Wie schon so oft zuvor, wird wohl auch dieser Beitrag in der Politik unbeachtet bleiben. Unsere bisherigen Erfahrungen schließen ein erfolgreiches Klageverfahren vor dem Verwaltungsgericht nahezu aus. Aber wir haben Übung und vielleicht investieren wir wieder ein paar Stunden Arbeit, um zumindest symbolisch Widerstand zu leisten.

So bleiben uns Bürgern nur wenige Möglichkeiten, uns gegen diese Willkür, gegen diese Ungesetzlichkeit, gegen diese Verfassungswidrigkeit zur Wehr zu setzen:

1) Der Weg auf die Straße -> wir sind am kommenden Wochenende in BERLIN #Freiheitstag #b2808 #b2908 und hoffen, dass viele mit uns dort für unsere Grundrechte demonstrieren. Eine Erlaubnis dazu benötigen wir NICHT.

2) Der Boykott. Eine wirksame Methode des Widerstands ist es, alle Maßnahmen und Orte zu boykottieren, die dem Staat die Durchsetzung der Maßnahmen ermöglichen. Also, lassen wir die Haare wachsen, egal wie lang, oder schneiden wir sie uns selbst. Gegen wir nicht mehr an Orte, wo unsinnigerweise Tests o.ä. angeordnet werden. Entziehen wir dem System Geld und damit Macht. Dies wird in den kommenden Monaten ein wichtiger Teil unserer Proteste ausmachen.

Dennoch kann es passieren, dass man bei dem aktuellen Verordnungs-Dschungel einmal einen Fehler macht und man vom Staat mit seinen sehr aktiven Repressionsorganen einer Ordnungswidrigkeit oder gar einer Straftat verdächtigt wird.

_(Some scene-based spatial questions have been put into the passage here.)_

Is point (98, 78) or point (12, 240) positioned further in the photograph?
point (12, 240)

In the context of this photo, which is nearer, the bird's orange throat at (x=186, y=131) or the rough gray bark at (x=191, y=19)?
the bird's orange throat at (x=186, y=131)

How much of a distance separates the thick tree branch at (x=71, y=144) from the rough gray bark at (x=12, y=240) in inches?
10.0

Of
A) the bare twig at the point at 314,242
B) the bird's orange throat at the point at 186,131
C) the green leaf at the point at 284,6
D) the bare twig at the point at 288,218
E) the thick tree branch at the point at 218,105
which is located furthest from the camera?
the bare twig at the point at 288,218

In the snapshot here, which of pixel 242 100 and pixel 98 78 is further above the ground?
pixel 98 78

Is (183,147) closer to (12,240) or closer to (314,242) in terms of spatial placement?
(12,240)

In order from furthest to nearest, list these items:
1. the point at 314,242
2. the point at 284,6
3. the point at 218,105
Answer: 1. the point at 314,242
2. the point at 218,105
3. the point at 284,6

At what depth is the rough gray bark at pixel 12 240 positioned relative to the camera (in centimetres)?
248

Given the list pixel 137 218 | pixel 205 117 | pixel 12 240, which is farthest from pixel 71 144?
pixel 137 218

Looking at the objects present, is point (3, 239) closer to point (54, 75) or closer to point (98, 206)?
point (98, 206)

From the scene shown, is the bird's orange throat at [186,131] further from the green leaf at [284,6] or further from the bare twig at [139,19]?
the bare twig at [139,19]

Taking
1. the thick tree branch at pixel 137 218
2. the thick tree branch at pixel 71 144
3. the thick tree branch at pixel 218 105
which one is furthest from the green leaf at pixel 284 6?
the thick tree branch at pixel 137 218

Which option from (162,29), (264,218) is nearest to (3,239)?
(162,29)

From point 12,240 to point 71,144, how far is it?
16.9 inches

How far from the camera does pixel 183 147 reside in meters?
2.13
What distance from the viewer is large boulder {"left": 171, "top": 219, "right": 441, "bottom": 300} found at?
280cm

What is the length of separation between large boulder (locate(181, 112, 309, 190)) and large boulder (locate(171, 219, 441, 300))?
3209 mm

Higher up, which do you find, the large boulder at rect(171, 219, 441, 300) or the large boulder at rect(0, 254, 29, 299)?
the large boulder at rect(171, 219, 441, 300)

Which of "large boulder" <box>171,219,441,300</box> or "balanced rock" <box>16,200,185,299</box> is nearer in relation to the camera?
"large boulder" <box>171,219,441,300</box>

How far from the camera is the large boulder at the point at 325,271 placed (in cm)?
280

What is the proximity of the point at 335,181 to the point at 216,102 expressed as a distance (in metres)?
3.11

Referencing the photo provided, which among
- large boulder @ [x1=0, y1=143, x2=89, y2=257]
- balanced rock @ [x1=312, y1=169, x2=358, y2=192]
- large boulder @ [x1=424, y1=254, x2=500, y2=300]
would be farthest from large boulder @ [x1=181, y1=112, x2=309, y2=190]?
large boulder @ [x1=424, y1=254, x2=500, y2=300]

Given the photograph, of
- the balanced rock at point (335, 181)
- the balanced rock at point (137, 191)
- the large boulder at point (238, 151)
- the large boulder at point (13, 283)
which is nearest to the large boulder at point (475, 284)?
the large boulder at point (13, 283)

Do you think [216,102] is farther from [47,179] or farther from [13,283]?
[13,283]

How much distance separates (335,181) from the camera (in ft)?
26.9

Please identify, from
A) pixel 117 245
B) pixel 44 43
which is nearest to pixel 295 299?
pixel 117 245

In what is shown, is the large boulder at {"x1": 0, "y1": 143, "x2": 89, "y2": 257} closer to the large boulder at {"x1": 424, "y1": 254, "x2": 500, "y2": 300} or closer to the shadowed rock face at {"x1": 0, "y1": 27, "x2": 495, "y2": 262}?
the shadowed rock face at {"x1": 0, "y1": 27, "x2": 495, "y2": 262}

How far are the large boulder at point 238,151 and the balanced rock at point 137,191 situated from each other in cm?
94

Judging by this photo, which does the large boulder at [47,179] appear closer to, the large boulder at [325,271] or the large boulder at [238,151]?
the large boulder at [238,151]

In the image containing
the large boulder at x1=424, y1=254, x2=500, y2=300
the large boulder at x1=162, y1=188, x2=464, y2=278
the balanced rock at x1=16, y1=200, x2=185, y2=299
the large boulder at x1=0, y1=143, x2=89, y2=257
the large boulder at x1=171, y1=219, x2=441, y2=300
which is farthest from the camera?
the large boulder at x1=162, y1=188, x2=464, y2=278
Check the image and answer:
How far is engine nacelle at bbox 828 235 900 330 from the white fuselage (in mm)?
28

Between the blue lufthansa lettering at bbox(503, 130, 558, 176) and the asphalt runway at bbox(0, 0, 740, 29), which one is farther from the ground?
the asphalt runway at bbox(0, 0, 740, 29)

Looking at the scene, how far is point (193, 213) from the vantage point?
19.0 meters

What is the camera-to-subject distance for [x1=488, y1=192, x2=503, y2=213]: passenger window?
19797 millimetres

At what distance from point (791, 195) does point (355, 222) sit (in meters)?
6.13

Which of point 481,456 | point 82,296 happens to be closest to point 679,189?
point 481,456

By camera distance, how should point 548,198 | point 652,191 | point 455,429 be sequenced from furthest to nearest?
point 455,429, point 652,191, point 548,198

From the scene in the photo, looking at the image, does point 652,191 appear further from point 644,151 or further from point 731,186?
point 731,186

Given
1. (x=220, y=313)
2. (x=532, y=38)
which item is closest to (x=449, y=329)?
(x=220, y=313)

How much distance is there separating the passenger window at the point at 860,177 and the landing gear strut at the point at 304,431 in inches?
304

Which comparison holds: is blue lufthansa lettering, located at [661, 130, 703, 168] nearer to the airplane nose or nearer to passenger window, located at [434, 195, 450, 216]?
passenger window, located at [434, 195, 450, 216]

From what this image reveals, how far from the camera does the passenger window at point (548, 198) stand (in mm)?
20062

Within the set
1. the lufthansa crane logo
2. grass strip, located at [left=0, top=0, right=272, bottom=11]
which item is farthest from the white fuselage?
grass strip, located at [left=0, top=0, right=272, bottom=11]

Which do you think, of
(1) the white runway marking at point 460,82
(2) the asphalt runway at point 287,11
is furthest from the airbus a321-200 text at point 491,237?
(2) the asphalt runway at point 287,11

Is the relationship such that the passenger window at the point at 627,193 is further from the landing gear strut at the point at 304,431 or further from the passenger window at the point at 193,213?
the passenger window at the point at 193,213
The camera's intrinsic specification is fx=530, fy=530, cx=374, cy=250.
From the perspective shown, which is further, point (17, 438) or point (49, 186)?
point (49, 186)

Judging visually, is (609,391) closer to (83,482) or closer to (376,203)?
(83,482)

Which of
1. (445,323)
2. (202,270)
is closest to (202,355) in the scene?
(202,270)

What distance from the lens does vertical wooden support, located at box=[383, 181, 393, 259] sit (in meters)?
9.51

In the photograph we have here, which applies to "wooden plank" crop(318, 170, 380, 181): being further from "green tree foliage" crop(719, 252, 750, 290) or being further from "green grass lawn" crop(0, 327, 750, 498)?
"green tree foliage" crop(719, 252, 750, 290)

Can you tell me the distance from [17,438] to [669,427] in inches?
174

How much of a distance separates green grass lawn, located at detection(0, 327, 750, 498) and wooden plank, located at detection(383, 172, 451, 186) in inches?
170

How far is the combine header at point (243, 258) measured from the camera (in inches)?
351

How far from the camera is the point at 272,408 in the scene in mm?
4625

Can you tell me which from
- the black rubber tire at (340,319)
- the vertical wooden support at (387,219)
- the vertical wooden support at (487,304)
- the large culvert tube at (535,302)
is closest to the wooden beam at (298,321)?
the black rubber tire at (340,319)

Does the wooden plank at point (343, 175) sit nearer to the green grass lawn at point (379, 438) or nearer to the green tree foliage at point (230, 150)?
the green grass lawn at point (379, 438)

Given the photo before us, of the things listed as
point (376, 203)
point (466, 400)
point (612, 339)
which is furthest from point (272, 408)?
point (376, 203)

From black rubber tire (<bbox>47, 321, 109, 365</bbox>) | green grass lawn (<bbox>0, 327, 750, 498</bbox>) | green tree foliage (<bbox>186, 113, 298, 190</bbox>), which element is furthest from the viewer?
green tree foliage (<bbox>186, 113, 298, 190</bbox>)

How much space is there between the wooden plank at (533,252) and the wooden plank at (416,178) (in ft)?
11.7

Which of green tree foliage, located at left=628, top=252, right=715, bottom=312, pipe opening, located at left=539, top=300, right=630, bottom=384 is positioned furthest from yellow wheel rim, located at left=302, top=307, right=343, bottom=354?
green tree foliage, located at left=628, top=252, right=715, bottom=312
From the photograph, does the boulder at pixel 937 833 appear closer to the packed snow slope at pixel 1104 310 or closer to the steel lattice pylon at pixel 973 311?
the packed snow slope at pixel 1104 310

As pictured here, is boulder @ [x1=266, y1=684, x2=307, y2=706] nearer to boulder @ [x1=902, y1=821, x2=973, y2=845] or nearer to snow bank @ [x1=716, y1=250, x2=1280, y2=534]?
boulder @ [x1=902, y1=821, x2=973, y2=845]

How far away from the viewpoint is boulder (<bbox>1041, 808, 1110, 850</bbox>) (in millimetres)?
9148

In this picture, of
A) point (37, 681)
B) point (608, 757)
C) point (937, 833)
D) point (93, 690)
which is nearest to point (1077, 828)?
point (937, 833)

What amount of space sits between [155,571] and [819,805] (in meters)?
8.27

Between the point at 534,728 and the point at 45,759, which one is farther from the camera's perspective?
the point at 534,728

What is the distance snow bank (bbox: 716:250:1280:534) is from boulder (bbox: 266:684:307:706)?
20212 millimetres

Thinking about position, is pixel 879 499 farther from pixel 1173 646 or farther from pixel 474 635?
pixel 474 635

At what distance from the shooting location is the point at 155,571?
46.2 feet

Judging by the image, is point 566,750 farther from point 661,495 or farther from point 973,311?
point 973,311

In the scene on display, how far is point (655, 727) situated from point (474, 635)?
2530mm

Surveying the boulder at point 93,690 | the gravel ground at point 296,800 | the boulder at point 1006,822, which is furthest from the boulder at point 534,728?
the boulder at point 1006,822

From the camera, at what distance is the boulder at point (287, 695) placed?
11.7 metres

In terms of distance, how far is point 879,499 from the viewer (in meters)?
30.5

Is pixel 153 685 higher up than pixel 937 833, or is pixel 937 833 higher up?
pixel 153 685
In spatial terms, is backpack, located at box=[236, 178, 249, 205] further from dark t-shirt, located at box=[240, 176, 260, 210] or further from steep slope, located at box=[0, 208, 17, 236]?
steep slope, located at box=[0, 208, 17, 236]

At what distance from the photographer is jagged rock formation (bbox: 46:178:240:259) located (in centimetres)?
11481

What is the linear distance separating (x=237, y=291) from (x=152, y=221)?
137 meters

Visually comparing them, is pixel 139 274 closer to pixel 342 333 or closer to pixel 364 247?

Sollte es unglücklicherweise zu einem Ordnungswidrigkeitenverstoß kommen, so muss dies dennoch nicht unbedingt das Schlechteste sein.

Denn im Gegensatz zu einer Klage vor dem Verwaltungsgericht, muss in einem Verfahren vor dem Amtsgericht Beweis erhoben und die Verfassungsgemäßheit der Anordnungen geprüft werden. Wie beschrieben führte dies in Garmisch zum Freispruch eines Versammlungsleisters, der die Teilnehmer zum Ablegen der Maske aufgefordert hatte.

Dies ist eigentlich eine Straftat, doch das Gericht entschied, dass das Anordnen einer Maskenpflicht im Freien per se rechtswidrig war und mithin der Versammlungsleiter nicht gegen eine rechtswidrige Auflage verstoßen kann.

Von Amtsrichtern wird jedenfalls weit eher Recht gesprochen als von Verwaltungsrichtern, die sich als Erfüllungsgehilfen der Verwaltung verstehen.

Wir wünschen uns, dass die Exekutive zur Besinnung kommt und den Bürger, seine Grundrechte und Freiheiten wieder ernst nimmt. Dass der Staat den Bürger aus der Geißel einer Corona-Zero Risk-Startegie entlässt. Die aktuelle Politik spaltet und zerstört unsere Gesellschaft.

Einigkeit und Recht und Freiheit sind des Glückes Unterpfand. Danach lasst uns alle streben, brüderlich mit Herz und Hand (und Verstand).